What is required:
Please find each row below that contains the word "photograph" and copy those rows in full.
◆ ◆ ◆ ◆
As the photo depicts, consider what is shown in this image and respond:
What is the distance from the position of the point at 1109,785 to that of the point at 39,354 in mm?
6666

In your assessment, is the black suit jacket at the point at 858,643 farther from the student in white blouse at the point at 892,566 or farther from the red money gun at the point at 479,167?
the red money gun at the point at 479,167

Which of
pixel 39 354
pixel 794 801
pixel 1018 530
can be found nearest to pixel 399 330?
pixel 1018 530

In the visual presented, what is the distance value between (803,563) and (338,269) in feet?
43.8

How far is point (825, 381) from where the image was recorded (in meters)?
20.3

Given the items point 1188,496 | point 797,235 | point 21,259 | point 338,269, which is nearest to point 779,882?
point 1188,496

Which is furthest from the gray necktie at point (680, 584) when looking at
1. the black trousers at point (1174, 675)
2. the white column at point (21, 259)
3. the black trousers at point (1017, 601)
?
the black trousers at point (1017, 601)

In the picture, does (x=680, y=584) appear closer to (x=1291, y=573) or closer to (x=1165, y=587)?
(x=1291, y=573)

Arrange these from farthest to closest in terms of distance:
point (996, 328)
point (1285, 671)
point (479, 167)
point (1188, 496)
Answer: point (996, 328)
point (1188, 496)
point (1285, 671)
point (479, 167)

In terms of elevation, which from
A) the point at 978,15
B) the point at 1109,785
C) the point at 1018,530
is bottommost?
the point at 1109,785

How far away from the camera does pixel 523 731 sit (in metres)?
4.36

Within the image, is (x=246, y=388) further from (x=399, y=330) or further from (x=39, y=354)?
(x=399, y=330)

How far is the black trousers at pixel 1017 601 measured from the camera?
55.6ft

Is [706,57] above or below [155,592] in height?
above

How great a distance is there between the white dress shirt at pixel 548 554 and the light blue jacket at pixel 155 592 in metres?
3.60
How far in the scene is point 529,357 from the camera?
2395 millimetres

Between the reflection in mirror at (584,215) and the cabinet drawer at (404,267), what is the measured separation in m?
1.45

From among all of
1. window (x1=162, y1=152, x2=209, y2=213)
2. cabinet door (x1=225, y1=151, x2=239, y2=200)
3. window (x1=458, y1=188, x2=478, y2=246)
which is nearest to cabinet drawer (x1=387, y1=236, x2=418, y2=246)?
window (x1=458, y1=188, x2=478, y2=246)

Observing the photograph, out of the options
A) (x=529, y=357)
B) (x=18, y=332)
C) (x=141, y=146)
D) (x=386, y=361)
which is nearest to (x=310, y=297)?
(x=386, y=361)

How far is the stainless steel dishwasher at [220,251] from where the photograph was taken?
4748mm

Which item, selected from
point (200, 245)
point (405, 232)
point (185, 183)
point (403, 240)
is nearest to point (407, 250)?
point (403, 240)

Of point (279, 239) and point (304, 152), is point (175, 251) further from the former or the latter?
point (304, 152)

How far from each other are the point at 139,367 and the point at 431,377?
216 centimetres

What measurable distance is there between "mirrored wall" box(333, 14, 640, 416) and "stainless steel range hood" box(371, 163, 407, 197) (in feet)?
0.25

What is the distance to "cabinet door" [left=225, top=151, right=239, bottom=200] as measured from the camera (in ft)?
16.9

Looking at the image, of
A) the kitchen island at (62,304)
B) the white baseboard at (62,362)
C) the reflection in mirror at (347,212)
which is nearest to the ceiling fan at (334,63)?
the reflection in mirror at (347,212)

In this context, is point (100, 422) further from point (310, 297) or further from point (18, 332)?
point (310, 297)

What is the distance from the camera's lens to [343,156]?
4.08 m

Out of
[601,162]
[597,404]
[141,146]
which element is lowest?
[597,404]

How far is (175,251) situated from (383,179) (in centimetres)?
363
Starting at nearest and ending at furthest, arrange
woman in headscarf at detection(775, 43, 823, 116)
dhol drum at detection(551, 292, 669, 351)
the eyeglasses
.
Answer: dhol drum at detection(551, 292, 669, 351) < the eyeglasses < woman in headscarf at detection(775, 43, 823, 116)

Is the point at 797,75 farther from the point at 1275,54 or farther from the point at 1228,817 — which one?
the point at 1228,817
◆ ◆ ◆ ◆
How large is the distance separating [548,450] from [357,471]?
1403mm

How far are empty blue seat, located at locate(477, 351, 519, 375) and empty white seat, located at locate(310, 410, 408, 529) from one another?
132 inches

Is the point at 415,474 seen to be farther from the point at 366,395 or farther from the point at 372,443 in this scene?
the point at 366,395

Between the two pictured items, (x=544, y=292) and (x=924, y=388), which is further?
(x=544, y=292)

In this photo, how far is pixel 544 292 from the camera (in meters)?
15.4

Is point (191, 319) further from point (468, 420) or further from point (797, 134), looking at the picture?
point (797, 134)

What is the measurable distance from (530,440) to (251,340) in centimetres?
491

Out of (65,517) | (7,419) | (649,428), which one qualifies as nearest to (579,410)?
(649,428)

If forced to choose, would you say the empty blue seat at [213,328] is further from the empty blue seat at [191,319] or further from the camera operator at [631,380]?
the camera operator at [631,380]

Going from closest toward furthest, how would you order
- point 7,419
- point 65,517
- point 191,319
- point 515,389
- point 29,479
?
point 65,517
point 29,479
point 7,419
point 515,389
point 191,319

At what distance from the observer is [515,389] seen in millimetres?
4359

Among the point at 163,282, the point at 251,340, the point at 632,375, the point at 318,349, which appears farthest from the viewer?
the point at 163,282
◆ ◆ ◆ ◆
Response to the exercise:
Observing the photograph, out of the options
How far is the stainless steel dishwasher at [220,251] from where the photograph was taken?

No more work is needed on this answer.